>> BEGIN INFORMATION GIVEN

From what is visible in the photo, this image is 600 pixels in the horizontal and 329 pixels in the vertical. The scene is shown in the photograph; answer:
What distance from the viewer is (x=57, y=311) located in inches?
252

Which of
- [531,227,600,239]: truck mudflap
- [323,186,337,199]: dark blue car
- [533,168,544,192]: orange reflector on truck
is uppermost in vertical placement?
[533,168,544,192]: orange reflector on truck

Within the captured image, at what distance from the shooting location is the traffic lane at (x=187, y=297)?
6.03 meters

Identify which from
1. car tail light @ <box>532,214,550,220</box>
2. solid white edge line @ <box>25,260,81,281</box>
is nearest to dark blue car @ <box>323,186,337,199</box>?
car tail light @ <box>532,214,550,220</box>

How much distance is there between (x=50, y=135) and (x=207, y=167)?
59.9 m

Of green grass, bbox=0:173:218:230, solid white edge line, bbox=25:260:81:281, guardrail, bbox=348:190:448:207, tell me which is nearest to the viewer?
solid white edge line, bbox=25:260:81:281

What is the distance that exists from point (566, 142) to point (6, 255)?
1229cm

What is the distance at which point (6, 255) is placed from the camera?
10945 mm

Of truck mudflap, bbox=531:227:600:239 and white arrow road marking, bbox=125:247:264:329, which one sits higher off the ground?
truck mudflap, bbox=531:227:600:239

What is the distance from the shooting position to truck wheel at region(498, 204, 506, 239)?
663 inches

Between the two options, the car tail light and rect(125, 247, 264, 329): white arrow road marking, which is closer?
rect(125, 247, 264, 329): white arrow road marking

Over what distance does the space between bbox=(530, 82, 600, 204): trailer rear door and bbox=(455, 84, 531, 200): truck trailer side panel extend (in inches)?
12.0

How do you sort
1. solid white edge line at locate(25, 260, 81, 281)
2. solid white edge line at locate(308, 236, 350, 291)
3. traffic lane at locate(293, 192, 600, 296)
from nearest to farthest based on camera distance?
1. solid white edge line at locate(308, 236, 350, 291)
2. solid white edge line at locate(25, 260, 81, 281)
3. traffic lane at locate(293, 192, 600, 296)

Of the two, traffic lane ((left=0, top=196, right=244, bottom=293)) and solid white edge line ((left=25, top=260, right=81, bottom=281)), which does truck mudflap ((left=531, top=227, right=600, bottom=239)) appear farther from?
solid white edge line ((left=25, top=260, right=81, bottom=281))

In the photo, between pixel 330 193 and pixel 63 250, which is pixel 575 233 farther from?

>> END INFORMATION GIVEN

OBJECTIVE: Reproduce the listing above word for word, from its first line through its last.

FULL RESPONSE:
From what is visible in the photo, this image is 600 pixels in the horizontal and 329 pixels in the vertical. The scene is shown in the photograph; answer:
What distance from the viewer is (x=57, y=311) located in inches?
252

Which of
- [531,227,600,239]: truck mudflap
- [323,186,337,199]: dark blue car
- [533,168,544,192]: orange reflector on truck
is uppermost in vertical placement?
[533,168,544,192]: orange reflector on truck

Within the captured image, at what distance from the shooting location is the traffic lane at (x=187, y=297)?
6.03 meters

Identify which from
1. car tail light @ <box>532,214,550,220</box>
2. solid white edge line @ <box>25,260,81,281</box>
is nearest to dark blue car @ <box>323,186,337,199</box>?
car tail light @ <box>532,214,550,220</box>

How much distance is there between (x=50, y=135) and (x=207, y=167)?
59.9 m

Of green grass, bbox=0:173:218:230, solid white edge line, bbox=25:260:81:281, guardrail, bbox=348:190:448:207, tell me which is nearest to the viewer?
solid white edge line, bbox=25:260:81:281

What is the distance that exists from point (566, 142) to point (6, 255)?
1229cm

What is the distance at which point (6, 255) is placed from the camera?
10945 mm

Of truck mudflap, bbox=531:227:600:239 and white arrow road marking, bbox=125:247:264:329, which one sits higher off the ground?
truck mudflap, bbox=531:227:600:239

What is the distance from the shooting position to truck wheel at region(498, 204, 506, 239)?
663 inches

Between the two options, the car tail light and rect(125, 247, 264, 329): white arrow road marking, which is closer?
rect(125, 247, 264, 329): white arrow road marking

Over what distance does the space between bbox=(530, 82, 600, 204): trailer rear door and bbox=(455, 84, 531, 200): truck trailer side panel extend (in inches)?
12.0

How do you sort
1. solid white edge line at locate(25, 260, 81, 281)
2. solid white edge line at locate(308, 236, 350, 291)
3. traffic lane at locate(293, 192, 600, 296)
from nearest to farthest based on camera distance?
1. solid white edge line at locate(308, 236, 350, 291)
2. solid white edge line at locate(25, 260, 81, 281)
3. traffic lane at locate(293, 192, 600, 296)

Of the two, traffic lane ((left=0, top=196, right=244, bottom=293)) and solid white edge line ((left=25, top=260, right=81, bottom=281)), which does truck mudflap ((left=531, top=227, right=600, bottom=239)) appear farther from?
solid white edge line ((left=25, top=260, right=81, bottom=281))

In the photo, between pixel 330 193 and pixel 63 250, which is pixel 575 233 farther from?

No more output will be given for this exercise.